J. MARTIN SMITH, Examiner



[1]          The charges against the Tacoma School District were filed on a separate form, and had a different statement of facts, from the charges against the TEA.

[2]          At that stage of the proceedings, all of the facts alleged in the complaint are assumed to be true and provable. The question at hand is whether, as a matter of law, the complaint states a claim for relief available through unfair labor practice proceedings before the Public Employment Relations Commission.

[3]          Tacoma School District, Decision 5465 (EDUC, March 12, 1996) was the partial dismissal in this case. Tacoma School District, Decision 5465-A (EDUC, April 19, 1996) denied a motion to make more definite and certain.

[4]          WAC 391-08-120 has subsequently been amended by the Commission to even more clearly require service of papers on opposing parties. The version in effect at the time of filing is used in this decision, however.

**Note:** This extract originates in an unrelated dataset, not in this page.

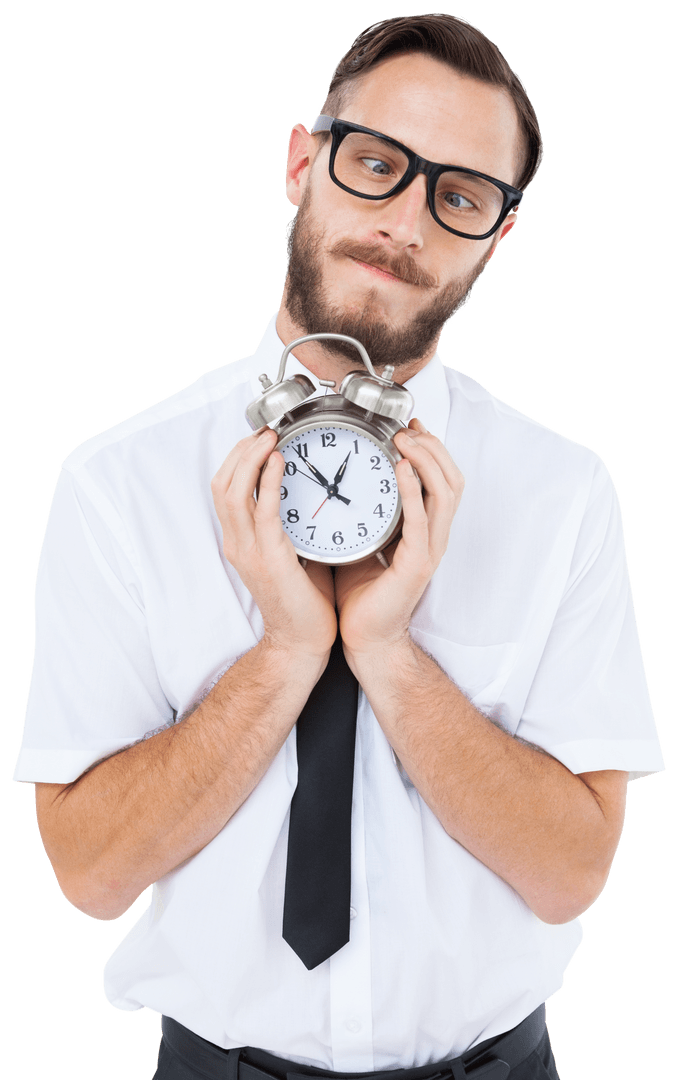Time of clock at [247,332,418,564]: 12:53
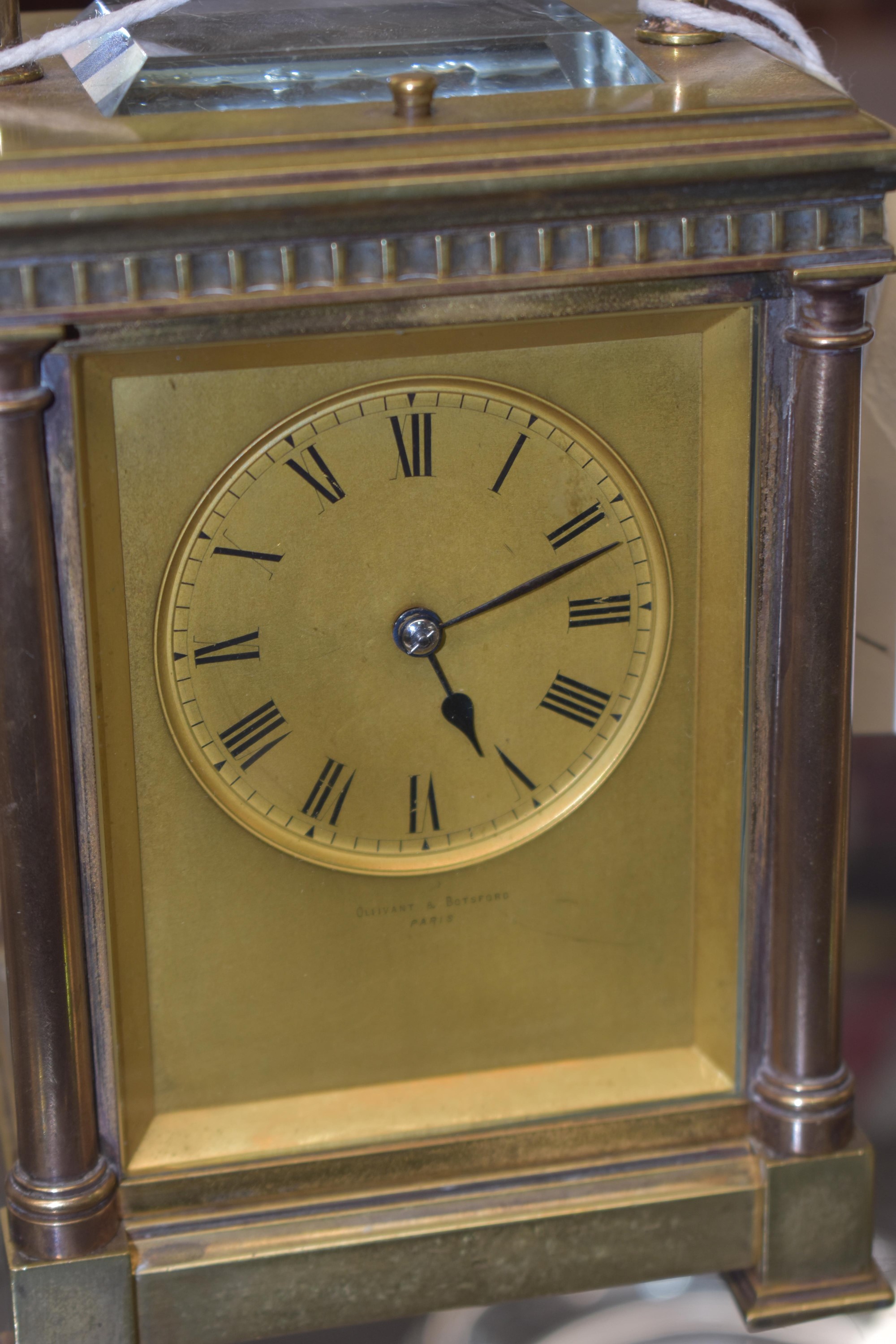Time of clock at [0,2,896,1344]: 5:11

[5]          In Spokane School District, Decision 5151-A (PECB, 1995), the complainant failed to serve voluminous attachments (numbering over 250 pages) which comprised the "clear and concise statement of the facts" required by WAC 391-45050 (3). This was revealed after the Commission asked the complainant to verify what was served.

[6]          The attorney did not file a pleading as a representative of the TEA until April 2, 1996.